O grafite

A primeira mumificação encontrada pelas autoridades pertencia a um homem esportivo pelo traje descoberto sob as tiras de cores esmaecidas e espirituais nas quais estava envolvido. Outro ponto curioso da análise foi a conservação dos órgãos internos no corpo do sujeito, geralmente são retirados durante a prática de conservação e armazenados em jarros. A morte, concluiu o inquérito, ocorreu por asfixia,  sem sinais de violência no corpo, além das fraturas nos braços e nos dedos indicadores de resistência às fitas. Os policiais movimentam-se rapidamente para o isolamento da área em que o morto foi achado, sem perceber um vibrante grafite abstrato no muro constituído por centenas de linhas coloridas contrastantes com a opacidade da cidade.

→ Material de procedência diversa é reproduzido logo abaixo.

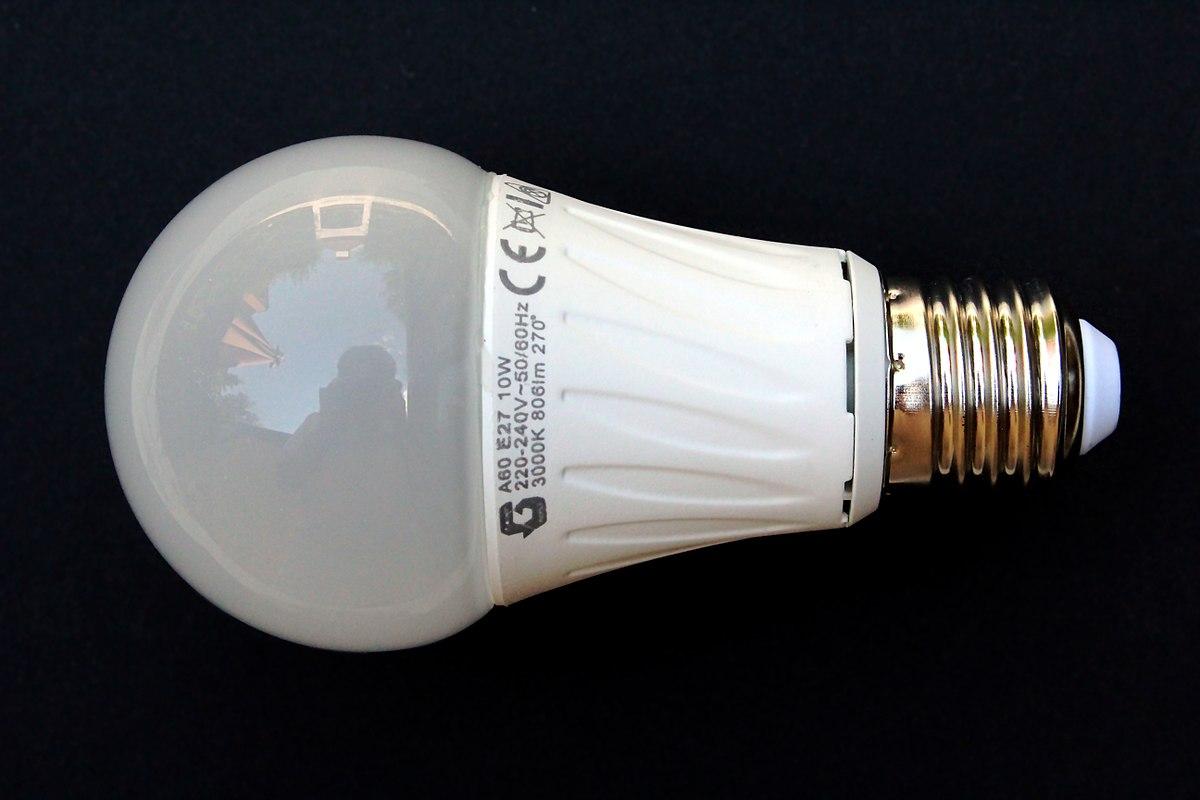 1200px-Led-lampa.jpg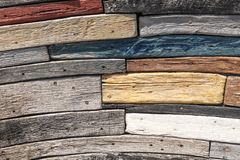 Zarautz Guipuzcoa, Hiszpania,/- dnia rok: projekt jest cisawego d?bowego drewna i akacji gruzami od ?odzi zbiera? w morzu i sw?j obrazy royalty free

Um longo intervalo se impôs entre uma morte e outra pelo mesmo método, sem diferença de local. A nova vítima era uma mulher robusta, sem nada de especial. As riscas desciam apertadas pela silhueta da mulher, refaziam os contornos desaparecidos da carne, tornando atraente o perfil ordinário.  O reconhecimento dos familiares marcou-se pelo escândalo: o rosto sereno da morta com um leve sorriso. Os policiais repreenderam a si mesmos pelo desejo surgido pelo corpo inanimado da mulher, sentiam-se constrangidos e sem força para lutar contra os próprios sentidos agudos. A expressão da finada parecia orgulhosa do último ato conseguido sem dieta ou cirurgia.

Diante do muro grafitado, um jovem retoca a pintura ouvindo música. A proteção dos fones de ouvido faz com que se separe da cidade, aumenta sua concentração e o integra ao desenho em restauro. Às vezes, ele dança entre a aplicação de uma cor e outra, o corpo magro ajusta-se entre pincéis, latas de tinta e a escada. Logo outra pessoa aparece, cumprimentam-se, dividem o trabalho. Talvez fosse apenas uma impressão o descolorido acentuado das linhas entre os dois assassinatos. Talvez resultasse do desgaste produzido pela poluição, oxidando a tinta e desaparecendo em um atrito imperceptível. Talvez fossem as centenas de mãos em contato com uma ou outra parte do trabalho nas dezenas de fotografias destinadas às redes sociais. Era bonito demais para ser apagado.

Os dois jovens trabalharam quase ignorando a presença um do outro. Todo o painel reacendeu-se, os transeuntes interrompiam seus passos para observá-lo, parabenizam os rapazes, contribuem com moedas de valor baixo e voltam à rotina da cidade: os elevadores, os cruzamentos, os viadutos e as pontes. Um deles na escada com uma latinha de tinta enquanto um entregador distraído em uma bicicleta descia a rua e um acidente. O jovem da escada apoiou-se no muro, evitando a sua queda sem impedir a do líquido. A parede reagia ao escorrimento com uma irritação imprevista e uma longa atadura desprendeu-se do paredão.  Quando a bandagem subiu ao rosto do entregador, alguém atingia com uma marreta a pintura.